Update (5/22/12): I went night mountain biking last night, and it was fabulous! It was a new moon out, so all the stars were out in their full glory. The light performed (almost) flawlessly (Right before we left the house, i accidentally ripped the wires out of the back because i hadn't soldered them in place. I did a quick fix and ditched the PVC backing to give me a little more room to work). The light cast plenty of light for the trail we were on, and i barely noticed it on my helmet. Although the light illuminated the trail just fine, i wouldn't mind a wider beam to keep me from getting tunnel vision. I'm still considering the brighter bulb (although the 360 lumen one worked). I am wondering if i could mount some sort of diffuser on the front to cast a wider beam.
Update (7/11/12): I Finally got in my brighter bulb and wired it up and went for a ride. The 500 lumen bulb is Killer bright, and I'm super satisfied with how it performed on the trail.
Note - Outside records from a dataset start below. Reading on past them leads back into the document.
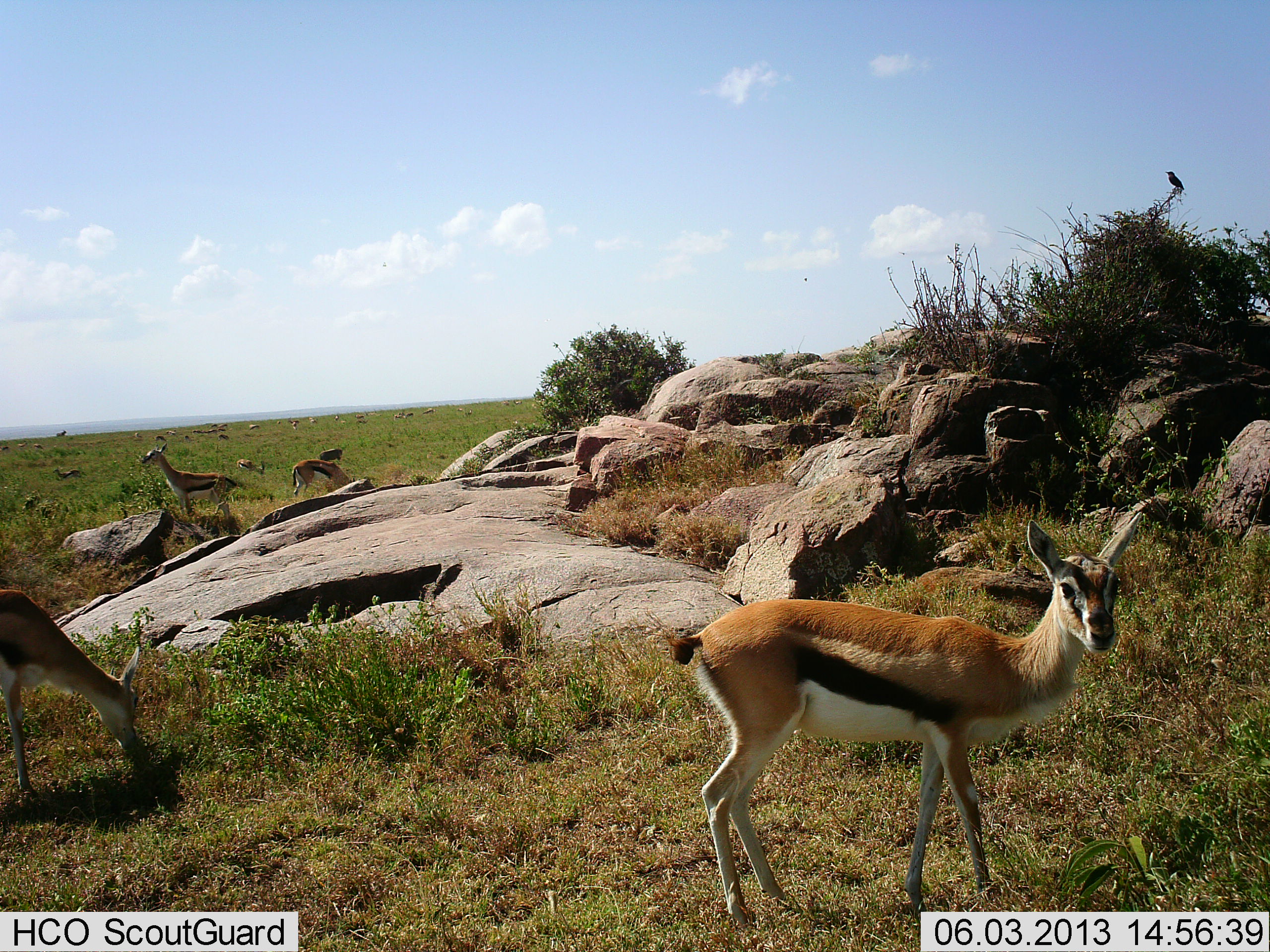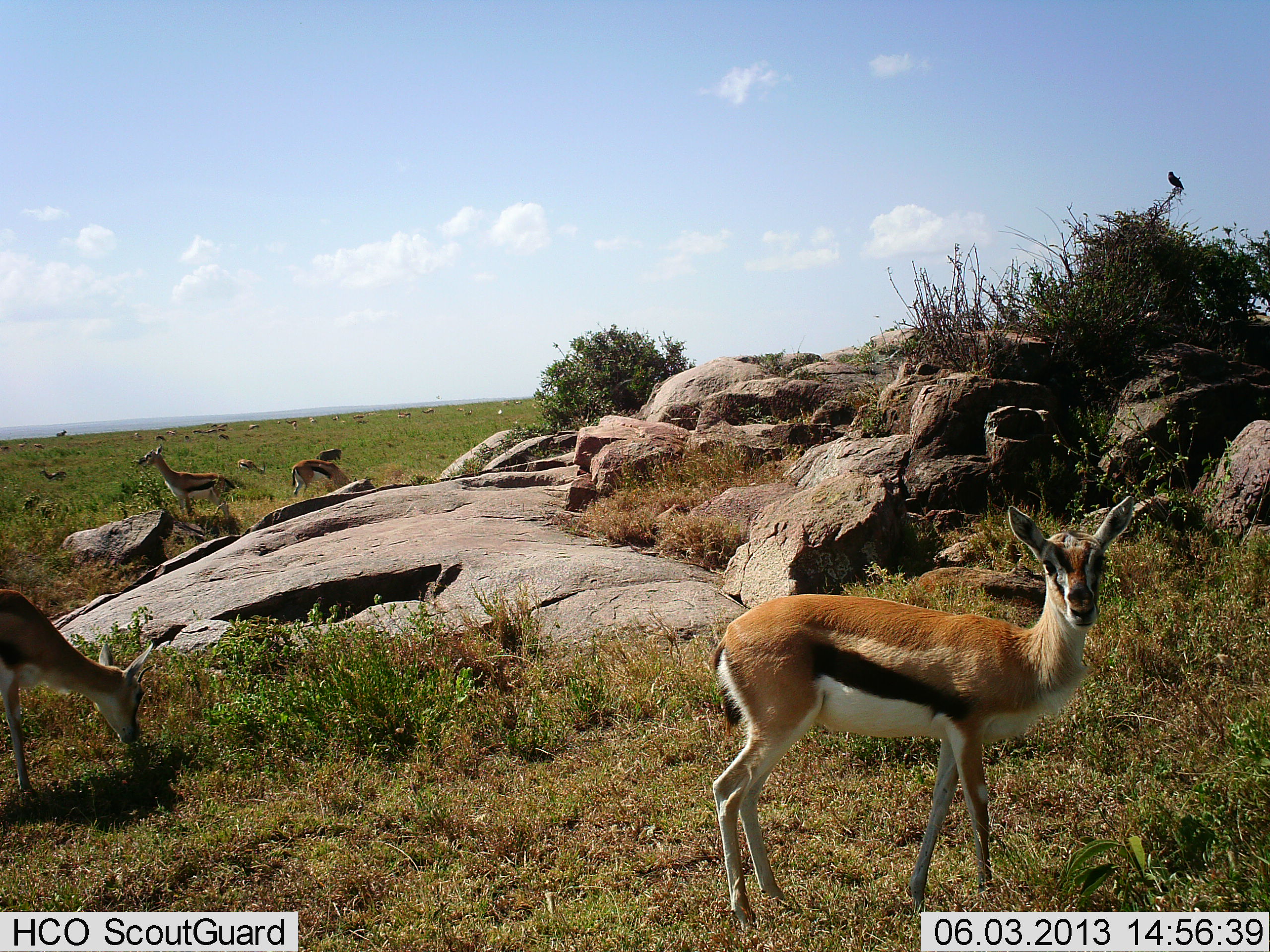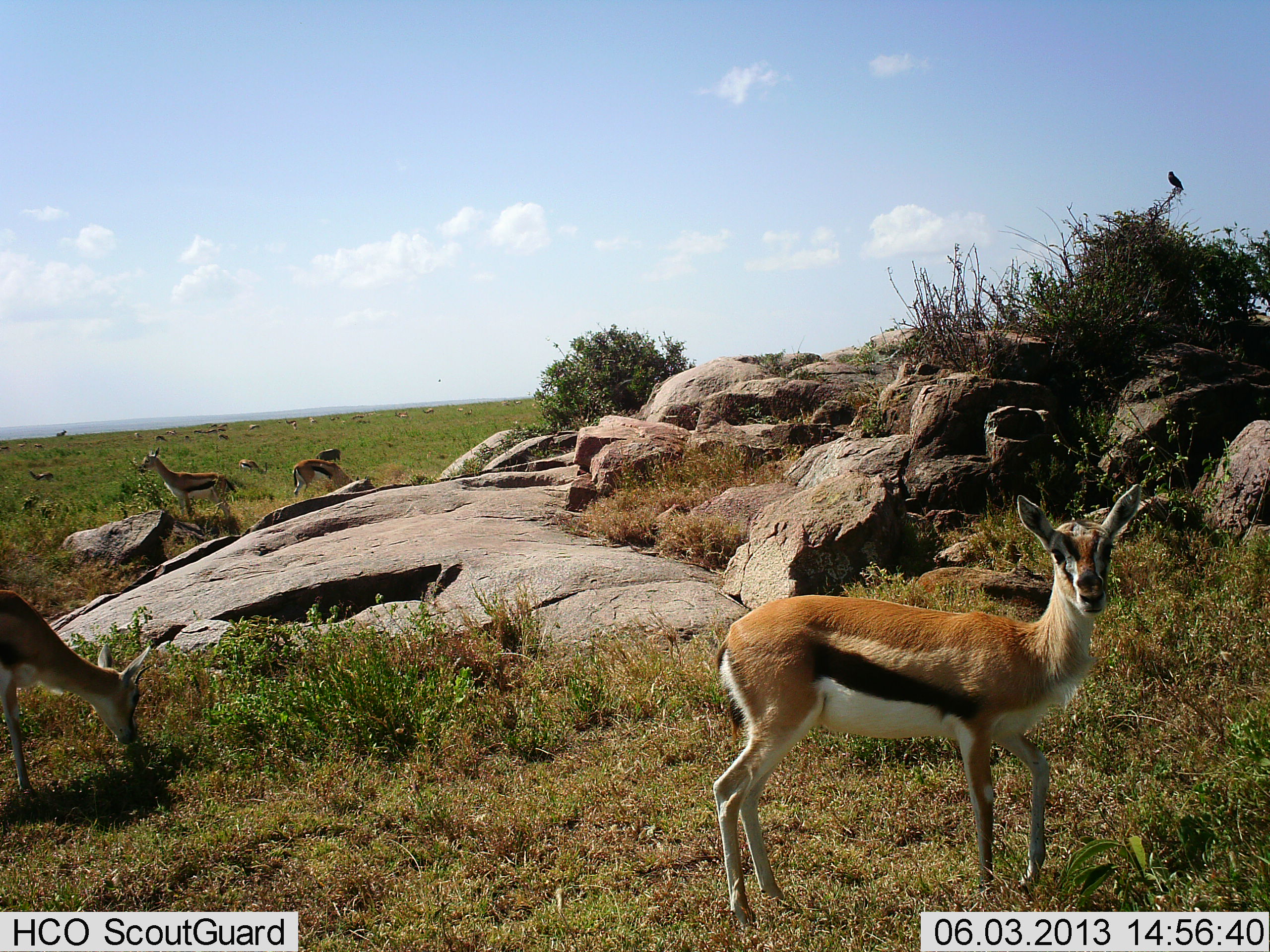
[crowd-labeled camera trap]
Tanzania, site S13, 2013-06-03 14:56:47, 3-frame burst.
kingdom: Animalia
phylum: Chordata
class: Mammalia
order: Artiodactyla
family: Bovidae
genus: Eudorcas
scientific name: Eudorcas thomsonii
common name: thomson's gazelle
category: gazellethomsons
Gazellethomsons (thomson's gazelle) (Eudorcas thomsonii), count 7. Behavior (volunteer vote fractions): standing 84%, resting 6%, moving 26%, interacting 3%. Young present (vote fraction): 3%. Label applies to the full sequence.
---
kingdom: Animalia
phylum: Chordata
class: Aves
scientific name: Aves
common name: bird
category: otherbird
Otherbird (bird) (Aves), count 1. Behavior (volunteer vote fractions): standing 71%, resting 29%, moving 6%, interacting 0%. Young present (vote fraction): 0%. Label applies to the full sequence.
In case you're wondering about battery life, My light has lasted 3 rides without a single recharge. In theory, the 5 watt bulb should last 7 hours (12 V x 2.95 Ah / 5 watts = 7.08 hours), and given my average ride is 2 hours, this makes sense!
For those of you like me, with no electrical knowledge, here are some things i learned along the way:
- Lumen - How much light output a light has (This is measured in a Flux, which means it doesn't take into account how focused the light is, or what wavelength (color) the light is, just how much light it puts out there).
- Watt - This measures how much power the light will use. If you have 2 x 4 [w] lights connected together, they will drain 8 [w].
- Volt - a measure of electric potential. Most NiMh rechargeable AA batteries are 1.2 Volts. You'll need to choose how many batteries you use based on the volt rating of your light. In my case, I used a 12 [V] light, meaning I need 10 batteries (10 x 1.2) connected in series. Also, I might decide to use 2 lights. I must connect these to the battery in parallel so they each get 12 [V].
- Amps - This is a measure of current. Think of it like saying a river is flowing at 300 cf/s. Batteries are rated in amp-hours (or milliamp-hours [mAh]) and the higher the rating, the longer they will last. Think of it as saying how big a reservoir is.
- W=V x A - This is an important formula you can use to determine how long your light will last. Example: I have a 12 [V], 2.6 [Ah] (or 2600 [mAh]) battery connected to a 4 [w] light. How long will it last? Answer: 12 [v] x 2.6 [Ah] / 4 [w] = 7.8 hours. If I use 2 lights (8 [w]) my light will last half as long.
- Charging - You can use standard AA batteries and plug them into a battery charger, but I decided it'd be more convient to buy a charger i could hook directly up to my battery pack without taking out 10 batteries, plugging them into a charger, and re-installing them every time I go for a ride. Chargers have V and A ratings. If you have a 12 [v] system you need a 12 [v] charger. The amp rating defines how quickly your pack will charge (E.g., if I have a 1.8 [A] charger and my batteries are rated at 2600 [mAh], then it will take 2.6 [Ah]/1.8 [A] = 1.44 [hours] to charge.